Just out of curiosity, why did you ask? I mean if you know he jumps well, why ask about the conformation and if he'd be good for jumping or not?
     
    06-28-2013, 11:25 AM
  #5
Green Broke
B4 you posted jumping photos, I was going to say he looks to have a nice open shoulder and would be tight with his front end... but his back is a little long and he might be a little flat or a little laggy with his hind end. I am feeling pretty good about being correct. LOL

He is nice and tight and also very careful (he does not want to touch that jump). However his back takes and flattens out the scope his front starts with. He has a good hind leg so can get some loft, which helps him.

His heels seem a little low on his front feet.. like his toes were trimmed and dubbed and his heels left a little short. Difficult angle to judge.

Nice little horse.
     
    06-28-2013, 07:16 PM
  #6
Started
One thing I don't like is that his hind legs are off-set in several of the jumping pictures. However, that could be the result of rider error or a bad take-off. The rest of him was already covered by other posters.
     
    06-28-2013, 07:52 PM
  #7
Foal
His a bit back at the knee, his back is a bit long and needs to be worked up. Very cute though, pretty head.
     
    06-28-2013, 08:10 PM
  #8
Weanling
I asked because I know too many people who would judge a horse just on their confirmation and if their confirmation wasn't good, they would deem the horse useless to whatever discipline they are selected for. I just wanted to show people that confirmation isn't everything. I recently posted a confirmation post on a horse that I was looking at buying and everyone said that he wouldn't be a very good jumper and he too is pretty good. So I just wanted to prove a minor point is all. Plus I kinda wanted to know what everyone thought of Rusty. He was starved as a foal otherwise he would be about 16hh like his parents so he is a little oddly portioned.
     
    06-28-2013, 08:40 PM
  #9
Teen Forum Moderator
A lot of times critiquers aren't looking at the horse as just a low level jumper, but rather higher levels. Any horse can try, and any horse can improve, but every horse has it's limit and conformation plays a big role in how limited the animal will be. Granted, some horses have a LOT of heart and can make up for some of their conformation, but the way they are built plays a big part not just in how they perform NOW but also how long they will last in the future.
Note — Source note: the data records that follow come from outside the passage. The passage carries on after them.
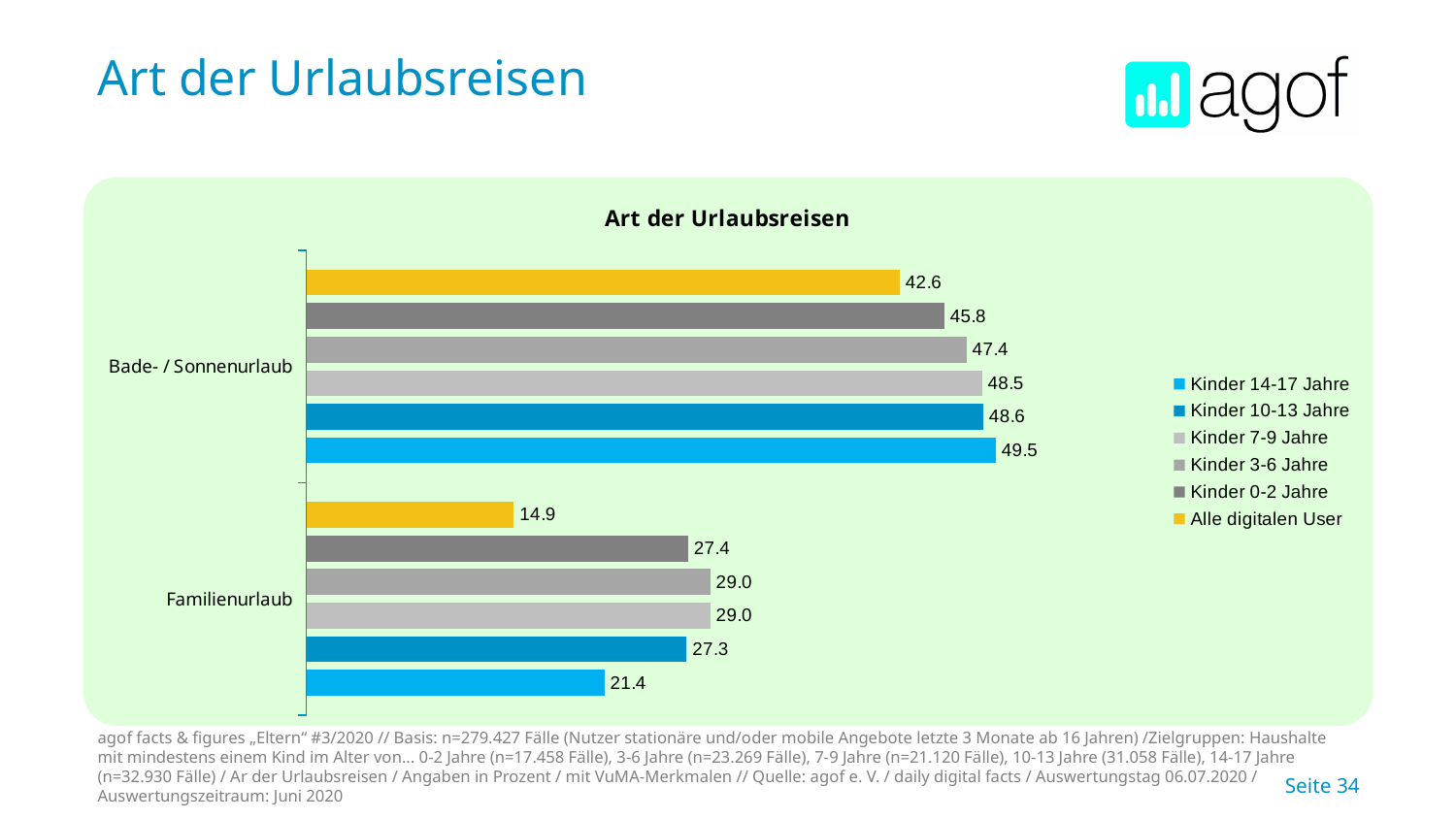
What is the value for Kinder 14-17 Jahre for Familienurlaub? 21.4 What is the value for Kinder 10-13 Jahre for Bade- / Sonnenurlaub? 48.6 How many series does the legend list? 6 Which series has the highest value for Bade- / Sonnenurlaub? Kinder 14-17 Jahre What is the value for Kinder 0-2 Jahre for Familienurlaub? 27.4 How many categories are shown on the y axis of the chart? 2 Which series has the lowest value for Familienurlaub? Alle digitalen User What is the difference between the Kinder 14-17 Jahre value and the Alle digitalen User value for Bade- / Sonnenurlaub? 6.9 What is the difference between the Kinder 3-6 Jahre value and the Kinder 14-17 Jahre value for Familienurlaub? 7.6 What is the value for Alle digitalen User for Bade- / Sonnenurlaub? 42.6 What kind of chart is shown on the slide? Bar chart For Familienurlaub, which is larger: the value for Kinder 0-2 Jahre or the value for Kinder 14-17 Jahre? Kinder 0-2 Jahre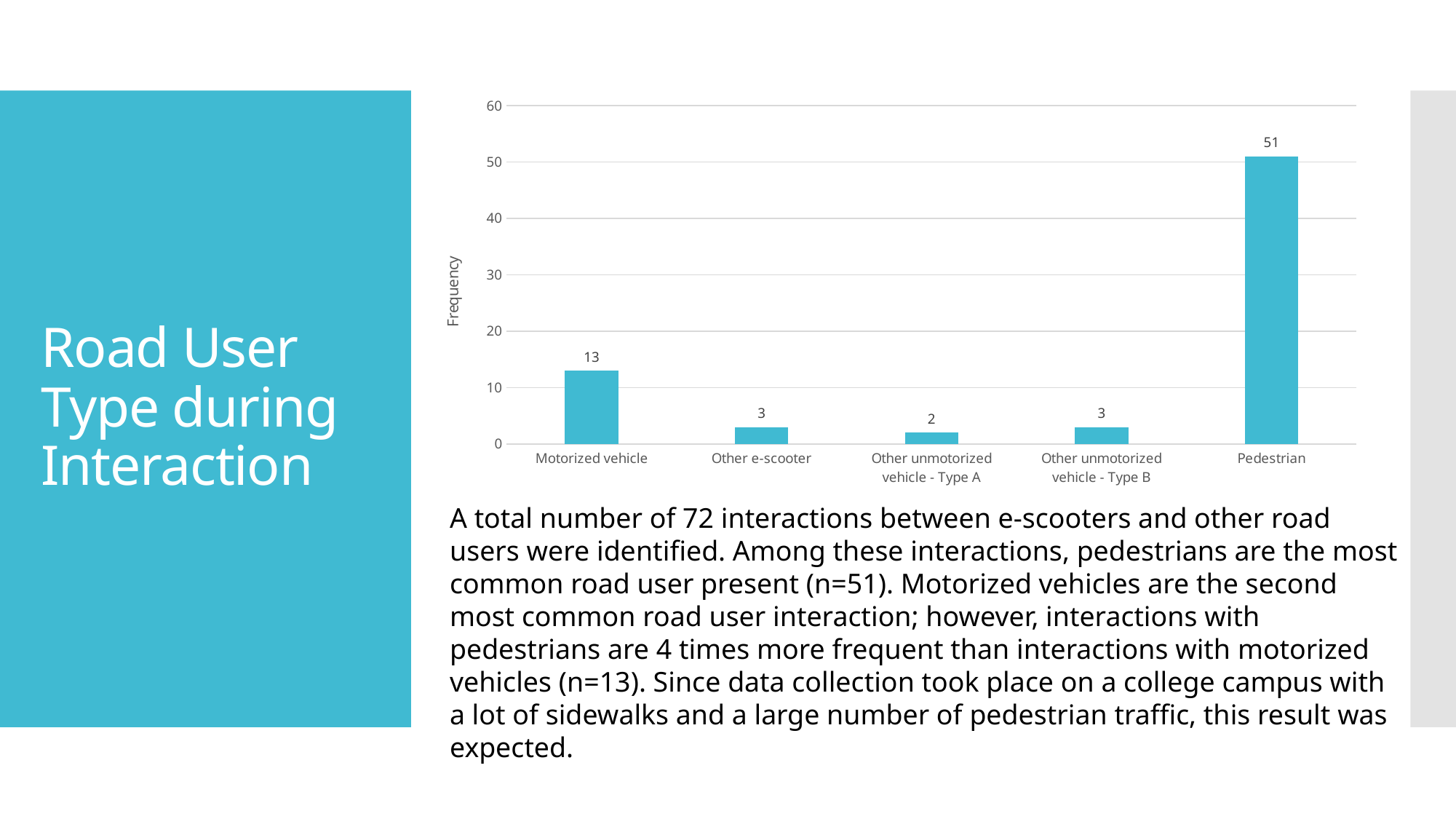
What is the frequency for Pedestrian? 51 What is the difference in frequency between Pedestrian and Motorized vehicle? 38 What kind of chart is shown on the slide? Bar chart Which road user type has the highest frequency? Pedestrian Which has a higher frequency, Motorized vehicle or Other e-scooter? Motorized vehicle How many road user type categories are shown on the chart? 5 What is the frequency for Other e-scooter? 3 What is the frequency for Motorized vehicle? 13 Is the value for Pedestrian greater or less than 40? greater What is the label of the vertical axis? Frequency Which road user type has the lowest frequency? Other unmotorized vehicle - Type A What is the frequency for Other unmotorized vehicle - Type A? 2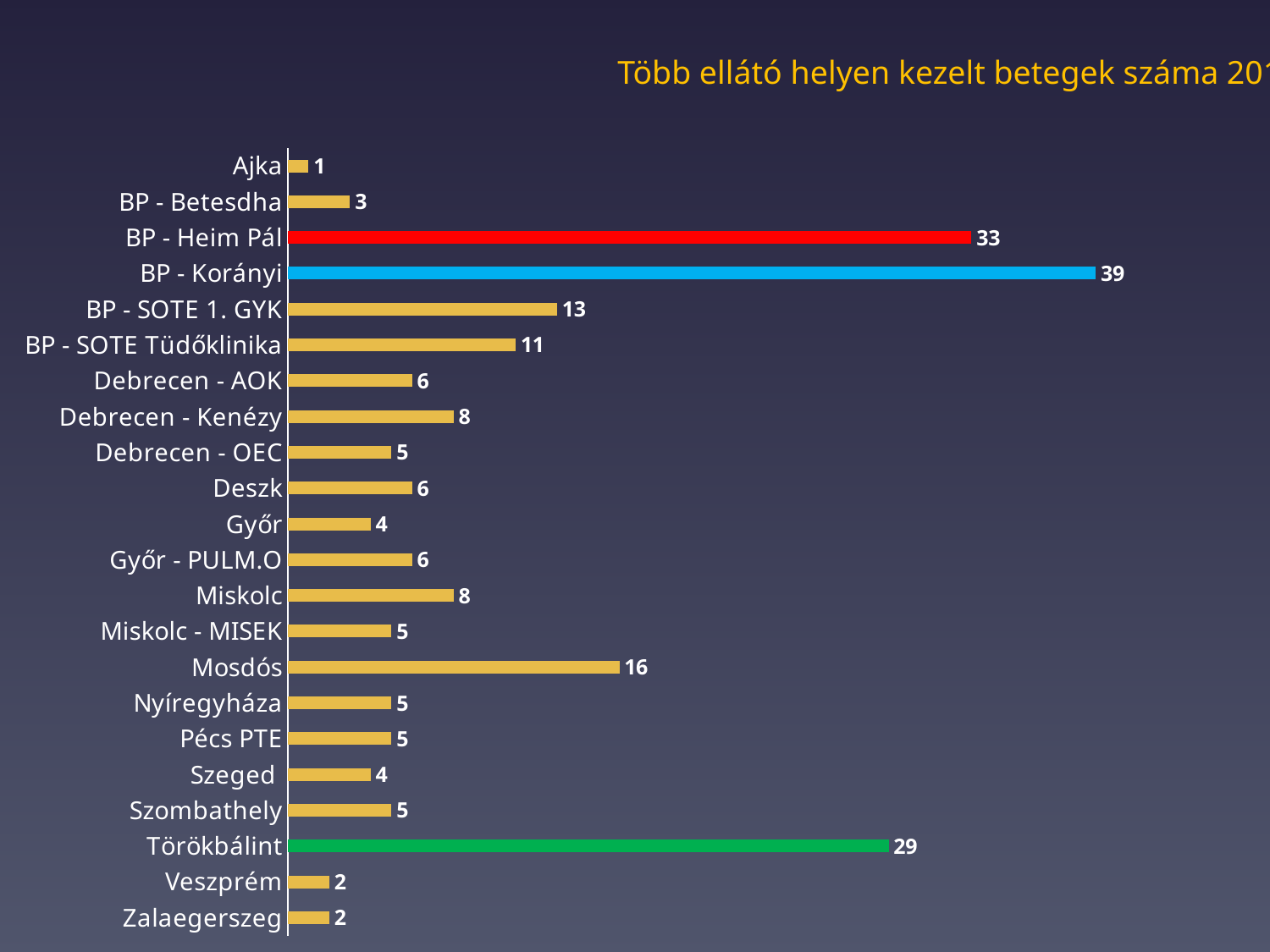
What is the value for Törökbálint? 29 What is the value for BP - Korányi? 39 What kind of chart is shown on the slide? Bar chart What is the value for Mosdós? 16 Which category has the lowest value? Ajka Which category has the highest value? BP - Korányi Which is larger, the value for Mosdós or the value for BP - SOTE 1. GYK? Mosdós Which category's bar is coloured green? Törökbálint What is the difference between the values for BP - Korányi and BP - Heim Pál? 6 What is the value for BP - SOTE Tüdőklinika? 11 What colour is the bar for BP - Heim Pál? Red How many categories are shown in the chart? 22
For example, I have a 5 year old mini mare. She has a TON of drive and loves to work, so I taught her to pull a cart. She loves it. However, her conformation is poor and she has a clubbed foot as well as a straight back, straight shoulder, and high croup. Those things don't hinder her ability to pull the cart, how much fun I have driving her, or how much she enjoys having a job, but they SIGNIFICANTLY affect how hard I can work her, how she looks under cart, how she looks when she's pulling the cart (she'd never make it as a cart show horse), and how much weight she can pull.
Horses4Healing likes this.
     
    06-28-2013, 08:52 PM
  #10
Weanling
Quote:
Originally Posted by Endiku    
A lot of times critiquers aren't looking at the horse as just a low level jumper, but rather higher levels. Any horse can try, and any horse can improve, but every horse has it's limit and conformation plays a big role in how limited the animal will be. Granted, some horses have a LOT of heart and can make up for some of their conformation, but the way they are built plays a big part not just in how they perform NOW but also how long they will last in the future.

For example, I have a 5 year old mini mare. She has a TON of drive and loves to work, so I taught her to pull a cart. She loves it. However, her conformation is poor and she has a clubbed foot as well as a straight back, straight shoulder, and high croup. Those things don't hinder her ability to pull the cart, how much fun I have driving her, or how much she enjoys having a job, but they SIGNIFICANTLY affect how hard I can work her, how she looks under cart, how she looks when she's pulling the cart (she'd never make it as a cart show horse), and how much weight she can pull.
I will say that you have a good point.